“Meditation is a cross between Bible study and prayer. Meditation is both, a blending of prayer with Bible study. Most of us first study our Bible and then move to prayer, but the prayer is detached from the Bible you just studied. Meditation is praying the truth deeply into your soul until it catches fire. By fire I mean, until it makes all sorts of personal connections so it shapes your thinking, it moves your feelings and changes your actions. Meditation is working out the truth personally.
The closest analogy to meditating is the way a person eagerly reads a love letter. You tear it open and you weigh every word. You never simply say, ‘I know that,’ but ‘What does it mean?’ You aren't reading it quickly just for information; you are looking for feelings, for what lies beneath what is said. Most important, you want the letter to sink in and form you.”

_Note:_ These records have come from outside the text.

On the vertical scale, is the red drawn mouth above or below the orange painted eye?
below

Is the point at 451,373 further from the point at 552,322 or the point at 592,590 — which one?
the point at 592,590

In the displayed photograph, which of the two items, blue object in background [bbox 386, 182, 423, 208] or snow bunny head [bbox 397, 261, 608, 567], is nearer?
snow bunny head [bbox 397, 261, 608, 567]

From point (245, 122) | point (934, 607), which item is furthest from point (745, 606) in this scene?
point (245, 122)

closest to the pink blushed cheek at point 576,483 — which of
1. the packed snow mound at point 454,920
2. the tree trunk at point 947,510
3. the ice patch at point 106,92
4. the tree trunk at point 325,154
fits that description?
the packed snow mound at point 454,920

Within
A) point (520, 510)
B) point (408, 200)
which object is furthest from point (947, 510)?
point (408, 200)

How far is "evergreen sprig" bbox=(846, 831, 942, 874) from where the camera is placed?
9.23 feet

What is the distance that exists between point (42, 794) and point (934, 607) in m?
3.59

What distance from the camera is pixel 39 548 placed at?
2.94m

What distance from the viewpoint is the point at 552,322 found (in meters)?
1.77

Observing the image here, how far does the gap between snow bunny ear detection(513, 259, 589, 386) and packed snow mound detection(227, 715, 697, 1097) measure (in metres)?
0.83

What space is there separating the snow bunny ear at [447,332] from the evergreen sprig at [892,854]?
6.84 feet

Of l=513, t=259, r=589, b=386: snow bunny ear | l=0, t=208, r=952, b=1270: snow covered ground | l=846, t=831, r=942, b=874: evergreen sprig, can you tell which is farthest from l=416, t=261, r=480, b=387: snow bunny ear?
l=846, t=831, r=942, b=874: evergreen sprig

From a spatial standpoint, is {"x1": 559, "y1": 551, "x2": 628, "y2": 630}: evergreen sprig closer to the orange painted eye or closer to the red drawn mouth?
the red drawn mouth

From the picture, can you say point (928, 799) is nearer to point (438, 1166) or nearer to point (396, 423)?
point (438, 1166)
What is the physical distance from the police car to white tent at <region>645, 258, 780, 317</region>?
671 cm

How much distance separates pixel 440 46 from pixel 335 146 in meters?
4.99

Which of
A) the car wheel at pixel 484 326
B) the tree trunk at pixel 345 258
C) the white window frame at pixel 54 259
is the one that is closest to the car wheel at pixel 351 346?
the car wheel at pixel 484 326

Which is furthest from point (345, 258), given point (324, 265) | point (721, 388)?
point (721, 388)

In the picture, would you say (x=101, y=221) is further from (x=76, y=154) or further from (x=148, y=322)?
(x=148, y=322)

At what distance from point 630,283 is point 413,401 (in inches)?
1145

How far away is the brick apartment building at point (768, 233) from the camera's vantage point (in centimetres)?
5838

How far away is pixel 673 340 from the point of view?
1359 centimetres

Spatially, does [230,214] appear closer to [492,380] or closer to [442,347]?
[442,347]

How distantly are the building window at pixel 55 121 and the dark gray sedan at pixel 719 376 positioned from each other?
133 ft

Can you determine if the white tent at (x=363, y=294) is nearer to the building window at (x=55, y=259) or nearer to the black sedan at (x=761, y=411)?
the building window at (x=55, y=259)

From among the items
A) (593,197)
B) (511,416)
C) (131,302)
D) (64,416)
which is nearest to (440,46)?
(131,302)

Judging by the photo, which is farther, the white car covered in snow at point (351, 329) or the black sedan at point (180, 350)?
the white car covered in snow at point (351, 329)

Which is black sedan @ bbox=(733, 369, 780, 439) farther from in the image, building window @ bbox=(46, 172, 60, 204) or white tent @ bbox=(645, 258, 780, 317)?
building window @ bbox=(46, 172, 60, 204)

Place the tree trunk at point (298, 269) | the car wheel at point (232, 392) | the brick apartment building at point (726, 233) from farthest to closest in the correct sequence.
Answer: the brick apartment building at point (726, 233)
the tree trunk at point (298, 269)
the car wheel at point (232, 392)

Does this practice sound foreign to you? You already meditate in many harmful ways! Compulsive worry or anger are forms of meditation. You keep rehearsing a past offense, or plotting (Ps. 2:1) revenge, or you keep imagining fears concerning the future (Matt.6:25 – merimnao; “brood”). You keep going over and over these things in your thoughts and imagination, and they destructively affect your emotional state and choices. God calls on us to replace these “natural,” spontaneous meditations with the deliberate, habitual (“day and night”) choice to meditate on his Word!